* _Short problem_
Render every line of the records below as a JSON list of strings, one string per line, with blank lines omitted. Leave the pictures out of the answer.

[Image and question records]
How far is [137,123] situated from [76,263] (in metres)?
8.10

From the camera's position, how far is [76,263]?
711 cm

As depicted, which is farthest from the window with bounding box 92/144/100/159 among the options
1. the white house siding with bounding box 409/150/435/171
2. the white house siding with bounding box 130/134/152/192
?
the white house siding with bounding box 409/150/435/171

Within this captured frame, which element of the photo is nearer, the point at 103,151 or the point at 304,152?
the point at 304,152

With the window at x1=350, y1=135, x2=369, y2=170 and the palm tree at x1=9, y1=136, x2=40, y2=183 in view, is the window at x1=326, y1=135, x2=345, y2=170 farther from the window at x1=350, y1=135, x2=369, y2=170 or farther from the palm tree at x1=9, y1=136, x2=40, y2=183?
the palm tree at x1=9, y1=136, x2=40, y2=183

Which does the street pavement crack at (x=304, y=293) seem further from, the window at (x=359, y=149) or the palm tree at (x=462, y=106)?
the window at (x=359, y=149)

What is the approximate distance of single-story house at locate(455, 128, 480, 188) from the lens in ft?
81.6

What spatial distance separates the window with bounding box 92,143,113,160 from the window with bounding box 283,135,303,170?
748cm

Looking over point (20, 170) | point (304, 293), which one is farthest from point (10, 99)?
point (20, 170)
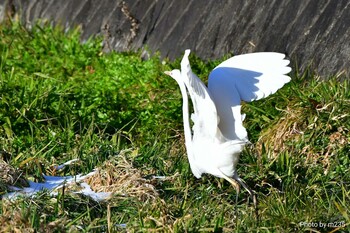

* _Reply to the task_
[
  "How far is [137,123] situated from [76,263] (in metres)?",
  "8.10",
  "From the camera's position, how far is [76,263]?",
  "711 cm",
  "As depicted, which is farthest from the window with bounding box 92/144/100/159 among the options",
  "1. the white house siding with bounding box 409/150/435/171",
  "2. the white house siding with bounding box 130/134/152/192",
  "?",
  "the white house siding with bounding box 409/150/435/171",
  "Within this captured frame, which element of the photo is nearer, the point at 103,151 or the point at 304,152?",
  "the point at 304,152",
  "With the window at x1=350, y1=135, x2=369, y2=170 and the palm tree at x1=9, y1=136, x2=40, y2=183 in view, is the window at x1=326, y1=135, x2=345, y2=170 farther from the window at x1=350, y1=135, x2=369, y2=170 or farther from the palm tree at x1=9, y1=136, x2=40, y2=183?",
  "the palm tree at x1=9, y1=136, x2=40, y2=183",
  "Which does the street pavement crack at (x=304, y=293) seem further from, the window at (x=359, y=149) or the palm tree at (x=462, y=106)?",
  "the window at (x=359, y=149)",
  "What is the approximate distance of single-story house at locate(455, 128, 480, 188) from the lens in ft?",
  "81.6",
  "What spatial distance separates the window with bounding box 92,143,113,160 from the window with bounding box 283,135,303,170?",
  "748cm",
  "Looking over point (20, 170) | point (304, 293), which one is farthest from point (10, 99)?",
  "point (20, 170)"
]